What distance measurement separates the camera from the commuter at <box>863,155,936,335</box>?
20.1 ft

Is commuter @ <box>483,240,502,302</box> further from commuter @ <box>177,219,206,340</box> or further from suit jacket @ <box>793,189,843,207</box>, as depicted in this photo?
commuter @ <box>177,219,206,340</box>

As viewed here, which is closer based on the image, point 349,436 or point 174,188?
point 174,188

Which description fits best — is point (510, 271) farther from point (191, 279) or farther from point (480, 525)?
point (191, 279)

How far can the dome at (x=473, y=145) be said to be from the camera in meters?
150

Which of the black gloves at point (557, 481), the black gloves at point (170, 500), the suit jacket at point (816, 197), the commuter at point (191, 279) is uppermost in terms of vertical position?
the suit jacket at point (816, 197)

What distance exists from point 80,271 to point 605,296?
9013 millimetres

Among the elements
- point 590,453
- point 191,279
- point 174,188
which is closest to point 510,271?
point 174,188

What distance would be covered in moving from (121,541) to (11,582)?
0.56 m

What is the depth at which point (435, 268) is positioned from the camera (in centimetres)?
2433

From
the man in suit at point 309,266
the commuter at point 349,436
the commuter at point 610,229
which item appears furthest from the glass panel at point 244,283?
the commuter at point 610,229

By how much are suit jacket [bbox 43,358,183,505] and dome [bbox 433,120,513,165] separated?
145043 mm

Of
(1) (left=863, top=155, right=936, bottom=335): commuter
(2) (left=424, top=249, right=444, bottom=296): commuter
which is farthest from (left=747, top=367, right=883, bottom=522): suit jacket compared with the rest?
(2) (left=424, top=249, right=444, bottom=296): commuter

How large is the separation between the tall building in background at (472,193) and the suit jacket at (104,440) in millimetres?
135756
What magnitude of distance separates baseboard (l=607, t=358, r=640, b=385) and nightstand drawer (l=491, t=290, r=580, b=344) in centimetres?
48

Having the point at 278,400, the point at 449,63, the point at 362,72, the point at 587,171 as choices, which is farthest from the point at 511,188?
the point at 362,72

---

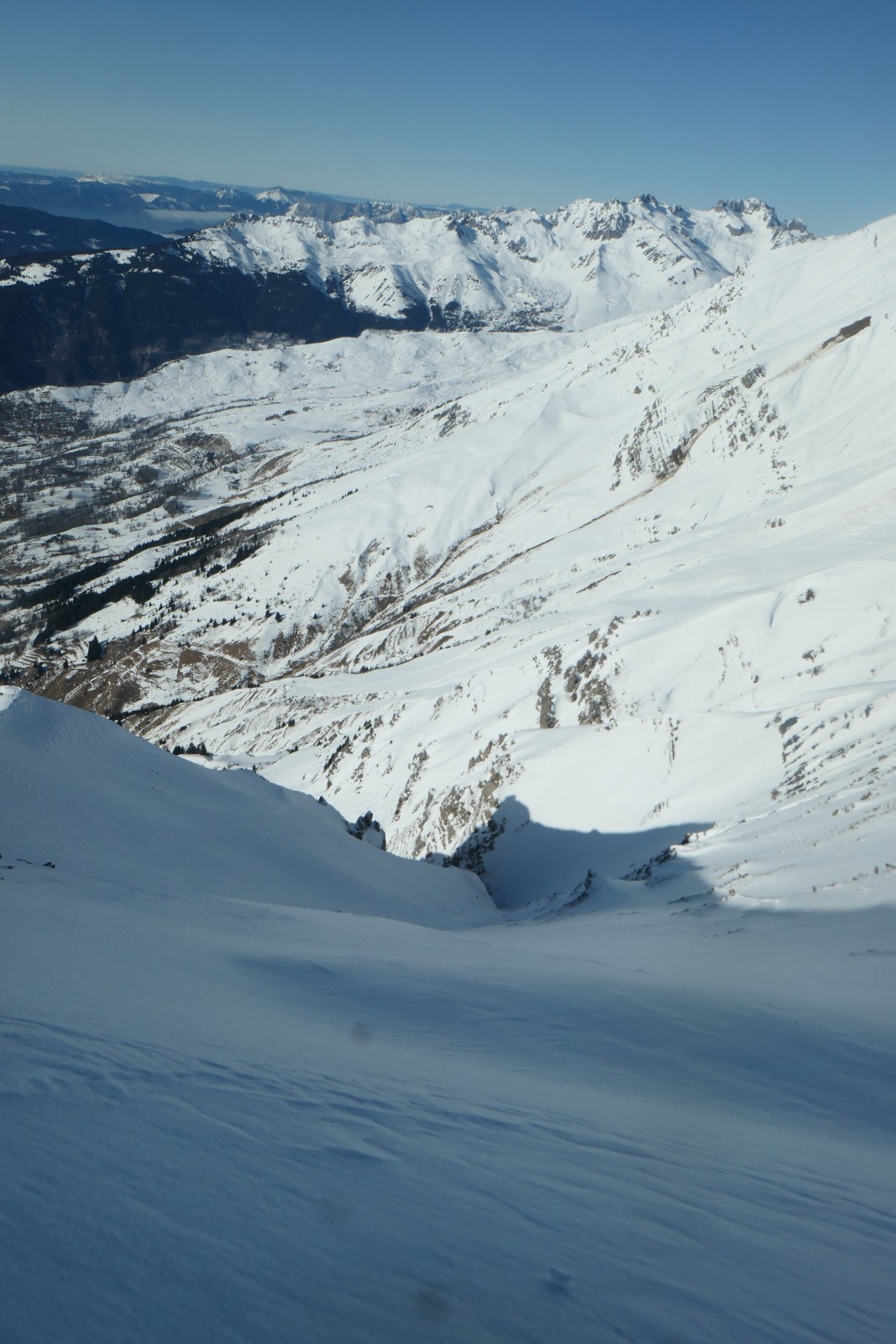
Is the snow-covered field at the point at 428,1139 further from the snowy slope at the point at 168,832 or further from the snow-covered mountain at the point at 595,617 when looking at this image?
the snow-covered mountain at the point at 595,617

*Goal*:
Return each line of the records above that contains the word "further", reproducing every such line in full.

*Result*:
Is commuter @ <box>483,240,502,302</box> further from commuter @ <box>177,219,206,340</box> or further from suit jacket @ <box>793,189,843,207</box>, as depicted in this photo?
Is the snow-covered field at the point at 428,1139 further from the snowy slope at the point at 168,832 or further from the snow-covered mountain at the point at 595,617 when looking at this image?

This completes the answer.